All About Appliances
All the appliances in my home are energy efficient as per the law, and in one case, my fridge, much more efficient than required. When we purchased our home, all the appliances were old. Our fridge was using about $25 a month in electricity according to my handy, dandy Kill-a-Watt meter that I have had for 15 years. Fortunately for us, it was starting to make a funny noise, although working, right around the annual Black Friday sales. We took advantage of that, and purchased a new one. Since the sale was half off on the appliances, we got a fridge with the 30% energy efficiency improvement for less than the normal sale price of the standard compressor. In our case, since we were comparing it to a 15-year-old fridge, the improvement in efficiency was more dramatic; 60% improvement. We went down to spending $10 a month to power the fridge. The thing is that the price, at the time, was 70% more for such a refrigerator. Put plainly, we spent $800 for something that retailed, at the time, for over $1600 versus $1000 for the same model with the standard motor. We’d be saving $180 a year in electricity compared to our old fridge, but only $36 a year compared to the standard motor version. To break even, we’d need to have the fridge last more than 15 years assuming electric rates continue to rise as they have. Since we bought ours on the Black Friday sale, it was a no brainier as you can see, but any other time of the year, and I am not so sure. The manufacturer only guarantees the motor for 10 years. There’s the rub.

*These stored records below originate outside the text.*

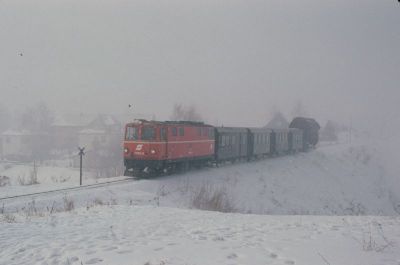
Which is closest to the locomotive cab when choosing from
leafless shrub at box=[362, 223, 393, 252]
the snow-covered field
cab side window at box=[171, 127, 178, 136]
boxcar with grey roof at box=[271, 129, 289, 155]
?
cab side window at box=[171, 127, 178, 136]

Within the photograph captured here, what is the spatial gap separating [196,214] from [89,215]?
120 inches

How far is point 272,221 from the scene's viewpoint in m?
9.47

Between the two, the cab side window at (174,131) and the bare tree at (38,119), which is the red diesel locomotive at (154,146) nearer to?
the cab side window at (174,131)

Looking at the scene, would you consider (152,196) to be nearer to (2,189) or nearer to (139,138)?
(139,138)

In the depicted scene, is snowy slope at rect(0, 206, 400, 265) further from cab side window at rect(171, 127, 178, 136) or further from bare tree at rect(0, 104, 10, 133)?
bare tree at rect(0, 104, 10, 133)

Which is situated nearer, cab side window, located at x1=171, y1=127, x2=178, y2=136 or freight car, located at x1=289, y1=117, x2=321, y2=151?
cab side window, located at x1=171, y1=127, x2=178, y2=136

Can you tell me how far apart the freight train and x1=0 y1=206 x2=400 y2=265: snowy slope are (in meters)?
10.3

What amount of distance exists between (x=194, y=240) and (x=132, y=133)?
14496 millimetres

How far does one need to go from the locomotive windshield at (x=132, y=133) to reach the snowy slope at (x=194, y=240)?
1085 cm

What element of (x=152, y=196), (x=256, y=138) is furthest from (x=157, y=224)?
(x=256, y=138)

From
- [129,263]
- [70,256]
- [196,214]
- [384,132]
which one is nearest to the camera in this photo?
[129,263]

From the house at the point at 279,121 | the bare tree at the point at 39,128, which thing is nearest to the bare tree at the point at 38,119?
the bare tree at the point at 39,128

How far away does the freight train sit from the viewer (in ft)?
65.8

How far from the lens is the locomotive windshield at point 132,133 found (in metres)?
20.5
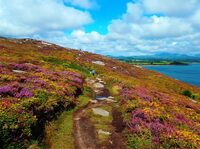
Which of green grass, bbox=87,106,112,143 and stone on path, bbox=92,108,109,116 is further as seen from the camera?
stone on path, bbox=92,108,109,116

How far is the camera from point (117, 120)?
20781 millimetres

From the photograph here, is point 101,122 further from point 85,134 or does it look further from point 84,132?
point 85,134

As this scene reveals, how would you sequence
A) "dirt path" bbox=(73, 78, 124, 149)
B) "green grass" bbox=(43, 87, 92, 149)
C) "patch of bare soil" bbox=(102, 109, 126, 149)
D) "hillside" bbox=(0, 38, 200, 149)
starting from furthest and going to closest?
"patch of bare soil" bbox=(102, 109, 126, 149)
"dirt path" bbox=(73, 78, 124, 149)
"green grass" bbox=(43, 87, 92, 149)
"hillside" bbox=(0, 38, 200, 149)

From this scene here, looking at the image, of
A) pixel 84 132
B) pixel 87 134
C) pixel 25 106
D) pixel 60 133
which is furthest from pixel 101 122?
pixel 25 106

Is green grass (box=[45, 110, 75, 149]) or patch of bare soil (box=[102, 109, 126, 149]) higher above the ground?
green grass (box=[45, 110, 75, 149])

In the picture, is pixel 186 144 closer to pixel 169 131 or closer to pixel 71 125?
pixel 169 131

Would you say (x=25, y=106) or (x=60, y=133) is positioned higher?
(x=25, y=106)

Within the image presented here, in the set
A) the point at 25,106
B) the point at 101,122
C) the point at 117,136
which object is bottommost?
the point at 117,136

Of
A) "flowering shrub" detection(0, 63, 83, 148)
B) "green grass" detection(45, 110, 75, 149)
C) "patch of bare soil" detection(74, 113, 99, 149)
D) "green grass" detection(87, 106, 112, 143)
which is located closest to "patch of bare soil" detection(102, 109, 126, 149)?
"green grass" detection(87, 106, 112, 143)

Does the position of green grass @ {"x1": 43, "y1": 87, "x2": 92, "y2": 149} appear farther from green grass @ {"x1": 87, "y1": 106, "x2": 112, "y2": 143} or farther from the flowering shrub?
green grass @ {"x1": 87, "y1": 106, "x2": 112, "y2": 143}

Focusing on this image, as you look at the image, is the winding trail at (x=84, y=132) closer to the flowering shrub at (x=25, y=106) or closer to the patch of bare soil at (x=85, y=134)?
the patch of bare soil at (x=85, y=134)

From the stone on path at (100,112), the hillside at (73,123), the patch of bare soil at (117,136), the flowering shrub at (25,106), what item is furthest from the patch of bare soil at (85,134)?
the flowering shrub at (25,106)

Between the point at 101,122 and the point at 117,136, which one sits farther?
the point at 101,122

What triggered this post is this article where they talk about how some of the efficiency gains have been at the trade off of cost of the device. They describe how, with a lot of presidential politics, my experience is in line the premise. For me, I noticed this also with electric cars, but that is another story. I’ve written about it here and here. Politics aside, and I have no desire to get into those arguments here, one has to consider what I said when I started this post, saving money or another important goal. If you care about saving money, then today’s crop of appliances and electric cares are only cost effective in specific scenarios, like when I use my heat pumps versus my oil furnace. If you have another cause, like using less, then it’s a “no brainer” to buy these devices as they will lower your energy usage, or in the case of our close washer and our dish washer, water and energy. The latter two were purchased when the old units failed, and water efficiency is important to us living with a well and septic. I would just suggest you buy as much as possible on those Black Friday sales like I did with my refrigerator.